The Duke Cancer Institute has a team of leading medical experts who manage and treat pancreatic cancer. Our surgeons collaborate with colleagues from across the medical center to offer multidisciplinary care to our patients.
With a team consisting of surgical oncology, medical oncology, radiation oncology, gastroenterology, pathology, radiology, and nursing, our program is not only focused on standard-of-care treatments but also on innovative research in the realm of pancreatic cancer.
Our hope is to provide optimal care to patients with this disease as well as to provide them with hope of more effective therapies. Current research programs are listed below.
Immunotherapy for Surgically Resected Pancreatic Cancer
Michael Morse, MD, a Duke medical oncologist, is working in collaboration with the Division of Advanced Oncologic and GI Surgery on a multicenter phase III trial of chemotherapy and chemoradiotherapy with or without HyperAcute-pancreatic cancer vaccine in subjects with surgically resected pancreatic cancer.
Scientists have shown that pancreatic cancer cells produce a number of defective proteins or express normal proteins in highly uncharacteristic ways. In some cancers, these abnormal proteins can trigger an immune system response to the cancer cells much like it responds to infection. In progressive cancers, the immune system may not be as effective in identification or response to these abnormal cells.
This clinical trial proposes an innovative way to stimulate the immune system to recognize abnormal components of pancreatic cancer cells and to stimulate the immune response that destroys or blocks the growth of the cancer.
This new method of treatment helps the immune system of pancreatic cancer patients to "identify" the cancerous tissue so that it can be eliminated from the body.
As an example, after an organ transplant patients receive special drugs because they are at great danger of having an immune response that destroys or "rejects" the transplanted organ. This rejection occurs when their immune system responds to differences between the cells of the transplanted organ and their own immune system by attacking the foreign tissue in the same way as it would attack infected tissue.
When the differences between foreign tissues and the patient's body are even larger—like differences between organs from pigs and humans—the rejection is very rapid, highly destructive, and the immunity it generates is long lasting. This is called hyperacute rejection.
The medicine used to immunize patients in this protocol tries to teach a patient's immune system to fight their pancreatic cancer just as the body would reject a transplanted organ from an animal.
To do this, the investigators placed a mouse gene into human pancreatic cancer cells so that the immune system will easily recognize them as foreign, stimulating the patient immune system to attack the vaccine cells just as they would any other animal cells.
As part of the process of destroying the immunotherapy cells, the patient immune system is stimulated to identify as many differences from normal human cells as possible.

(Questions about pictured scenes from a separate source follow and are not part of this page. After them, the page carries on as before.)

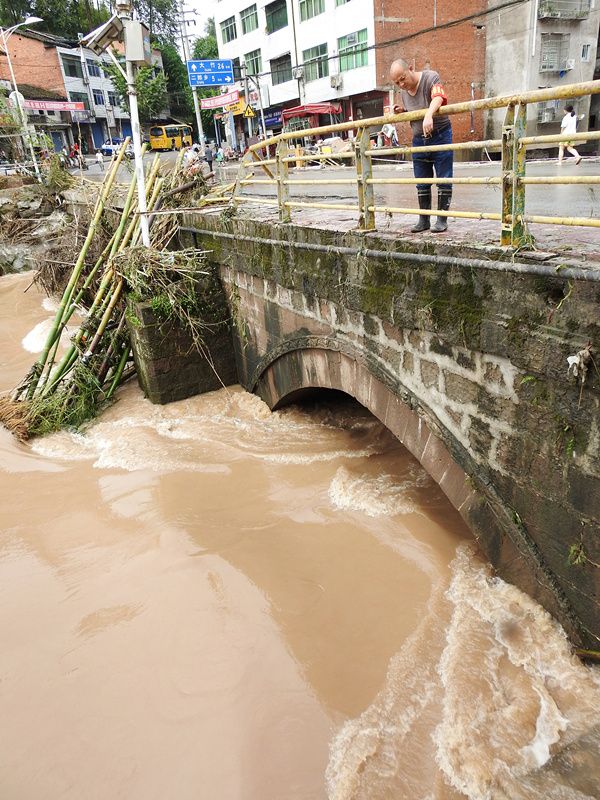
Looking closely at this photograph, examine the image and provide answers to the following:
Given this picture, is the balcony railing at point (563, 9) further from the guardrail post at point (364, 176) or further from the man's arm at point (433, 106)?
the guardrail post at point (364, 176)

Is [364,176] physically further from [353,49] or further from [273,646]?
[353,49]

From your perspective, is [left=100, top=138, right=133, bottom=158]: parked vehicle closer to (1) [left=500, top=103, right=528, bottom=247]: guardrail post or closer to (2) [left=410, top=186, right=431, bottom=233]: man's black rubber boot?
(2) [left=410, top=186, right=431, bottom=233]: man's black rubber boot

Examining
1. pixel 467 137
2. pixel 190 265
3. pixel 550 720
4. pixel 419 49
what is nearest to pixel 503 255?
pixel 550 720

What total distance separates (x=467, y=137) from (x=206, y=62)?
10874 mm

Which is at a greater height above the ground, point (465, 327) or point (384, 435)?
point (465, 327)

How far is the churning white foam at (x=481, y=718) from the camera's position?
3156mm

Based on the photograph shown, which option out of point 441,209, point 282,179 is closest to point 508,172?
point 441,209

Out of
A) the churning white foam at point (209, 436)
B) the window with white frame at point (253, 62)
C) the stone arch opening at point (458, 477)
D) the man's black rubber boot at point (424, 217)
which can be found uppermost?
the window with white frame at point (253, 62)

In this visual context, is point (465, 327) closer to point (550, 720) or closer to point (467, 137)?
point (550, 720)

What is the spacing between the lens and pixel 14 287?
56.5 feet

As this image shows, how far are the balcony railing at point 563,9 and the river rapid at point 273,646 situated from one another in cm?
2227

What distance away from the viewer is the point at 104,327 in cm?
805

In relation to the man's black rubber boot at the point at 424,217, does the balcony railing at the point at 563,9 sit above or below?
above

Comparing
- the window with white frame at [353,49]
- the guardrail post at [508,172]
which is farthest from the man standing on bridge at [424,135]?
the window with white frame at [353,49]
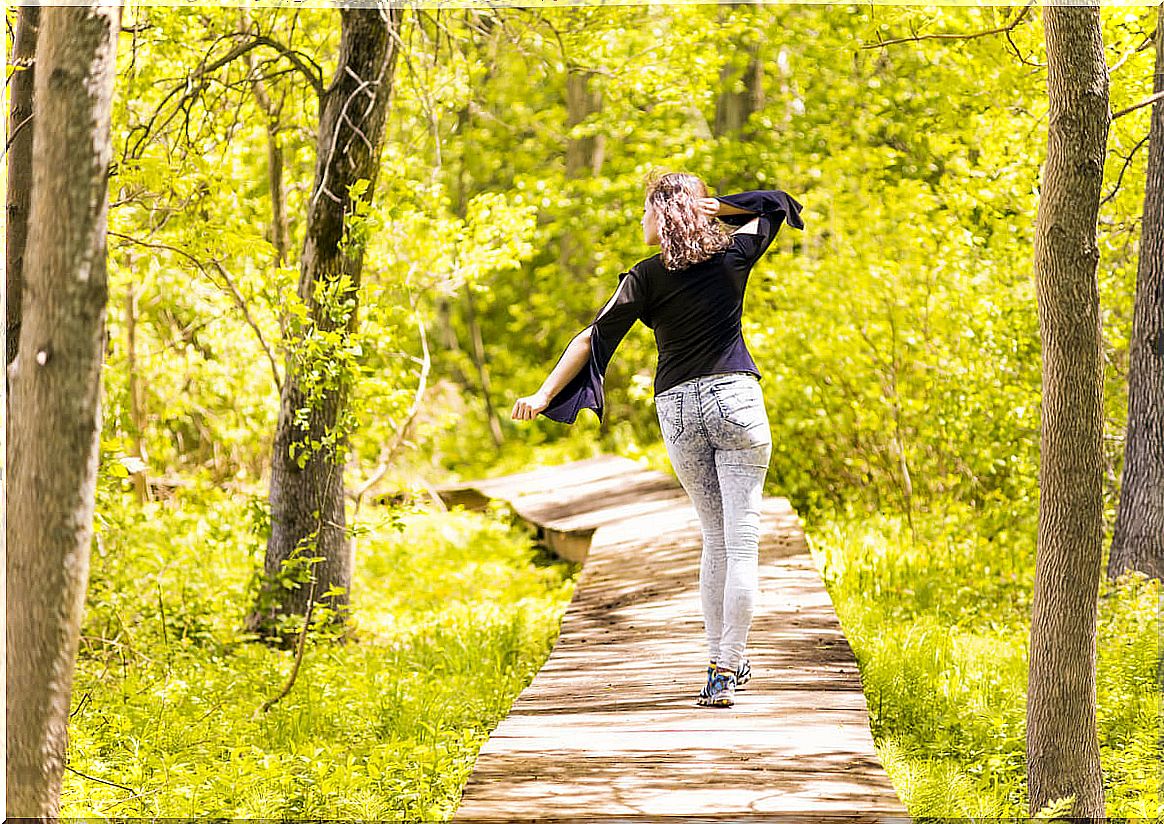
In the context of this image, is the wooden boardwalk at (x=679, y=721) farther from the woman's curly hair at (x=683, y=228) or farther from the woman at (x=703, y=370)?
the woman's curly hair at (x=683, y=228)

This extra stimulation is thought to encourage immune responses against the pancreatic cancer in the patient based on shared abnormalities of pancreatic cancer vaccine cells and the patient's pancreatic cancer cells.
In this experimental therapy, patients are given injections of an immunotherapy consisting of two types of cancer cells that the investigators have modified to make them more easily recognized and attacked by the immune system.
The investigators propose to test this new treatment in patients with pancreatic cancer who have undergone tumor removal surgery but remain at extremely high risk of disease progression to demonstrate that treatment with the immunotherapy increases the time until the tumor recurs or increases overall survival when given in combination with the current standard of care therapy for this disease.